It was yet another boring week. I got some thanks for work we did to get Tensorflow running on AArch64 and was asked is there any other Python project which could use our help.
I had some projects already on my list of things to check. And then found “Top PyPI Packages” website…
Let install 5000 Python packages
So I got an idea — let me grab list of top5000 PyPI packages and check how many of them have issues on AArch64.
The plan was simple. Loop over list and do 3 tasks:
- create virtualenv
- install package
- destroy virtualenv
This way each package had the same environment and I did not had to worry about version conflicts.
Virtualenv preparation
To not repeat creation of virtualenv five thousand times I did it once:
/opt/python/cp39-cp39/bin/python3 -mvenv venvs/test
. venvs/test/bin/activate
pip install -U pip wheel setuptools
deactivate
cp -a venvs/test venvs/clean
This way I had newest versions of “pip”, “wheel” and “setuptools” as part of virtualenv. For a bit of speed “venvs” directory was mounted as “tmpfs”.
Everything happened inside of “manylinux2014_aarch64” container (so CentOS 7 as OS) with Python 3.9 as interpreter.
Phase 1
First phase was simple installation of package wheel as it was available on PyPI:
pip --only-binary :all: --no-compile ${name_of_package}
So if package provided only source tarball/zip then it was marked as failed.
There were 1569 packages which failed to pass this phase. Common issues (other than missing some development headers):
INFO: pip is looking at multiple versions of PACKAGE_NAME to determine which version is compatible with other requirements. This could take a while.
INFO: pip is looking at multiple versions of <Python from Requires-Python> to determine which version is compatible with other requirements. This could take a while.
INFO: This is taking longer than usual. You might need to provide the dependency resolver with stricter constraints to reduce runtime. See https://pip.pypa.io/warnings/backtracking for guidance. If you want to abort this run, press Ctrl + C.
ERROR: Cannot install OTHER_PACKAGE_NAME because these package versions have conflicting dependencies.
ERROR: Could not find a version that satisfies the requirement OTHER_PACKAGE_NAME (from versions: none)
ERROR: Could not find a version that satisfies the requirement OTHER_PACKAGE_NAME==N.V.R (from ANOTHER_PACKAGE_NAME) (from versions: x.y, x.y.z, x.z.z)

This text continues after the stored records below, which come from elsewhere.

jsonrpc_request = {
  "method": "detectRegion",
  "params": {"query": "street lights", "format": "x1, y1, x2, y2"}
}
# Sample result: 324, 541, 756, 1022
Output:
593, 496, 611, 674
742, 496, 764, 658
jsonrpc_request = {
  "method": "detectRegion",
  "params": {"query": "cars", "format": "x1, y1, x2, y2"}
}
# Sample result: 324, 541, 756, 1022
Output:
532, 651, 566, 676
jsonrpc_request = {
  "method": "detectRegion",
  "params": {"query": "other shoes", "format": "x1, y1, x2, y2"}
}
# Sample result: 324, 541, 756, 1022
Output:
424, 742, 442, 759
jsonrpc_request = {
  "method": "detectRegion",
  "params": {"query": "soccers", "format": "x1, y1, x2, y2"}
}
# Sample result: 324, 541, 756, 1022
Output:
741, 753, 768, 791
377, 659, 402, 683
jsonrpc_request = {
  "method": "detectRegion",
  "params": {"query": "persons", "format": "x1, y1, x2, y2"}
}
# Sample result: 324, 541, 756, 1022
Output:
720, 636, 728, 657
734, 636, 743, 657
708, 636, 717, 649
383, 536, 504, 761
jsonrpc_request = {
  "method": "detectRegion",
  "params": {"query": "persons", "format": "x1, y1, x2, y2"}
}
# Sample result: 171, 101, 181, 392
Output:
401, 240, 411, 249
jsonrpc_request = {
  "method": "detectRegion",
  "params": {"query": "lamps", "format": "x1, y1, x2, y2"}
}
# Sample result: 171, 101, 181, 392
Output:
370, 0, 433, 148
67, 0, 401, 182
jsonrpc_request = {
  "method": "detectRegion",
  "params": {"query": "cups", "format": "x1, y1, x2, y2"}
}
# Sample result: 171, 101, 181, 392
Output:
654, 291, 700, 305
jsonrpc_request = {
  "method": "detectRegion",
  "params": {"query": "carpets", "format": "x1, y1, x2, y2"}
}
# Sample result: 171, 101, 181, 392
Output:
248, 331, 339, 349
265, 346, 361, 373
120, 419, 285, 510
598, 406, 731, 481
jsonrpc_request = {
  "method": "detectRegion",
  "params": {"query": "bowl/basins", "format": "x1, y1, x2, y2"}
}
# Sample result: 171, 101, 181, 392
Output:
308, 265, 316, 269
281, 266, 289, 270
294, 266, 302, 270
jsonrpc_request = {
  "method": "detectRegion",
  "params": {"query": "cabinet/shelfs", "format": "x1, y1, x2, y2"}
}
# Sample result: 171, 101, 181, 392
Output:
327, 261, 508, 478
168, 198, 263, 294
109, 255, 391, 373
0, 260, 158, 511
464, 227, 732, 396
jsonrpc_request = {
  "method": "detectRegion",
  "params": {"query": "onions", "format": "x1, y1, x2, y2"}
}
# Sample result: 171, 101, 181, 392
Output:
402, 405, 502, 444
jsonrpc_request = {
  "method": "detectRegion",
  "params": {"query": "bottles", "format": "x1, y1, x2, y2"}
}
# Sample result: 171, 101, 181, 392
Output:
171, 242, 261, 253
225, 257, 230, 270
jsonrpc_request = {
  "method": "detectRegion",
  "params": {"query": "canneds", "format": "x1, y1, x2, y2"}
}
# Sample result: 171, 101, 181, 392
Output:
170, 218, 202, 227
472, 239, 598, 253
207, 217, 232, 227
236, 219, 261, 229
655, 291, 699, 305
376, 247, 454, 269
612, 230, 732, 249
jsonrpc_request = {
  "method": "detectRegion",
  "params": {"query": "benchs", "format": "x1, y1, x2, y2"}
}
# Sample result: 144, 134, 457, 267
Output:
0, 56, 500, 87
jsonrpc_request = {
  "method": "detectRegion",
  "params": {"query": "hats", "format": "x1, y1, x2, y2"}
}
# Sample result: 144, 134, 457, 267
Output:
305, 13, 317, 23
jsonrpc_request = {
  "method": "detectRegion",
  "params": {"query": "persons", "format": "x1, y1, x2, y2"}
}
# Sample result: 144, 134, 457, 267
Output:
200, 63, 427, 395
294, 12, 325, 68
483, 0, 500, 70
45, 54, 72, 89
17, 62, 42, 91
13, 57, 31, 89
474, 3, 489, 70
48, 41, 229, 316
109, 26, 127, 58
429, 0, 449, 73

ERROR: No matching distribution found for OTHER_PACKAGE_NAME
Note that failure at this phase is allowed as I just want ready to use wheel files.
Whole process took about 20 hours on Honeycomb.
Phase 2
The main difference was getting rid of “—only-binary” and “—no-compile”
options from pip install
calls.
Still no additional development packages installed. Cache from phase 1 in use to not re-download/re-build existing wheel files.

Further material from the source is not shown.